Those open houses will be off the family schedule
May 29th, 2007
In another corner of the blog world, the entertaining property blogs from upstart Redfin have been axed because the crucial Multiple Listing Service threatened the company with shutdown. Redfin CEO Glenn Kelman explains:
After almost a year of negotiations came to a head with the Northwest Multiple Listing Service (NWMLS), Redfin announced yesterday morning that it would no longer publish in-person reviews on our blog. NWMLS rules forbid Redfin from advertising another broker’s listing, and the NWMLS deemed our reviews (particularly the harsh ones) as an advertisement. The NWMLS fined Redfin and has explained that our compliance with the rules is a prerequisite for continuing to access its database of listings. It is Redfin’s first major setback with an MLS, and everyone here is a little blue about it.
In my household, this is of more than passing interest. My wife, Tracey Taylor, is one of the Redfin bloggers – the best of the lot to my mind (I would say that, wouldn’t I, but judge for yourself). Blogging for Redfin enabled her to combine two things she enjoys – looking at houses and writing – and get paid a bit for the pleasure. To my mind, the MLS pressure on Redfin isn’t because of anything that has been written about houses. It’s the discount commission Redfin provides buyers. Realtors are one of the old-style cartels that desperately need to be broken up.
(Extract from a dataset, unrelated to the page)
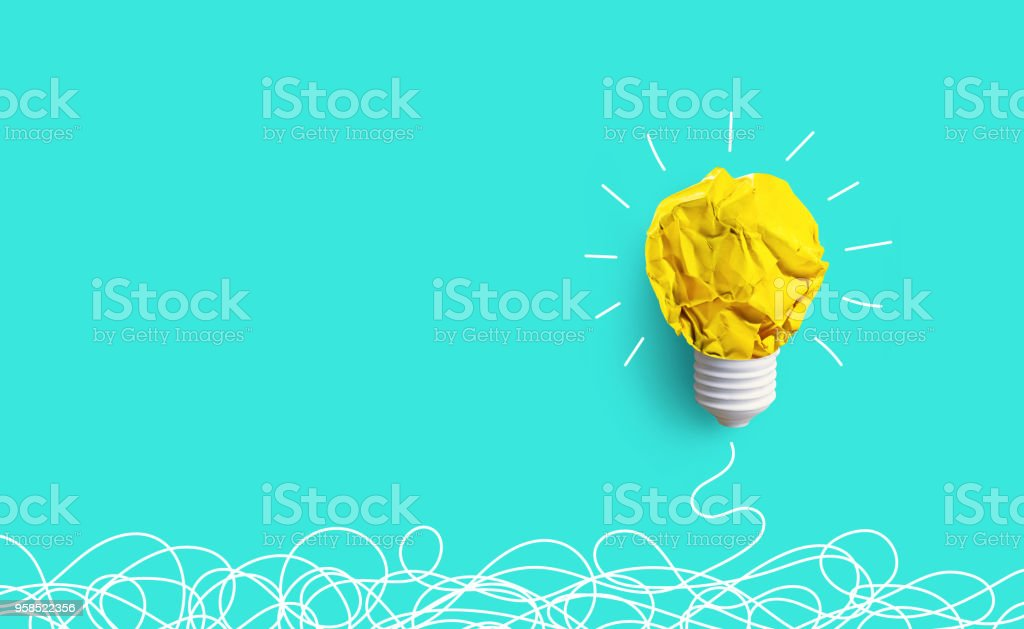 Creativity inspiration,ideas concepts with lightbulb from paper crumpled ball stock photo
It will happen eventually and everyone will wonder why it was tolerated for so long.
The cloak for incompetence
May 29th, 2007
I’ve just started reading Diplomacy Lessons, by John Brady Kiesling, who has the distinction of being the only US government official to resign on principle over the war in Iraq. It looks very promising, but paging through my copy I was startled to see some blanked out passages. Here’s Kiesling’s explanation:
To obtain my State Department security clearance I signed an agreement that I would not publish a book on my experiences without submitting it to the State Department for a security review. I complied. My reviewer, always helpful and courteous, was able to persuade the agencies involved to disgorge my manuscript after five months.
More often than not, secrecy is a cloak for incompetence. Perhaps this is why the current US administration is the most secretive in recent history. Four agencies generated a list of some seventy-two requested deletions, many of them prudent but others based on the misconception that foreigners would read my book but not their own newspapers.
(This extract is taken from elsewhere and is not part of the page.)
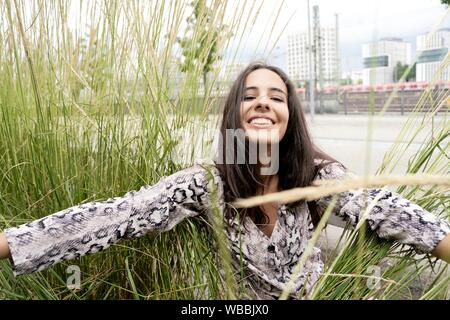 Glückliche Frau zwischen Natur Gras in der Stadt - Stockfoto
Pretending that covert operations can be kept secret from their victims indefinitely is wishful thinking or worse. Retired CIA officials talk pretty freely to journalists and write self-glamorizing memoirs.
I made a good-faith effort to respect my obligations without undermining the utility of the book to the US public. Where the requested deletions were legitimate I made them without noting them in the text. I also rewrote key episodes to replace arguably sensitive examples with information available to any newspaper reader. Where words or paragraphs are blacked out in the text, it is a plea to readers to be skeptical of their government’s desire to keep them in the dark.
Back from hiatus
May 29th, 2007
Many blogs that I read have the helpful habit of alerting readers to prolonged absence. I used to do the same myself. But I just looked up and realized that I’ve been away from Davos Newbies for more than a fortnight. So here’s a metaphoric clearing of the throat to announce I’m back in the room.
The simple explanation for my long hiatus is that both my mind and my time were too crowded with other activities to write anything I thought worthwhile here. At work, I’ve been involved in a mammoth project that is now nearing completion. There are loose ends to tidy up, but the heavy-duty effort of construction is largely over. At home, my tennis obsession probably got slightly out of control in the last month, as I’ve juggled the two teams I captain and added another one where I’m merely a player. I’ve long had the aspiration of playing tennis every day, and I came close to realizing that dream. But it meant that too much else – most glaringly family life, but the blog, too – got squeezed.
Anyhow, I think mind, body and spare time are now in a more healthy balance. So I plan to return to something like regular posting.